[Spatial reasoning items]
━━━━

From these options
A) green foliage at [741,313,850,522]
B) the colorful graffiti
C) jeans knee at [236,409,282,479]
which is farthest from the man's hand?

━━━━

[Problem details] Copy every item above, reproducing each line without any change.

[Answer to the task]
From these options
A) green foliage at [741,313,850,522]
B) the colorful graffiti
C) jeans knee at [236,409,282,479]
which is farthest from the man's hand?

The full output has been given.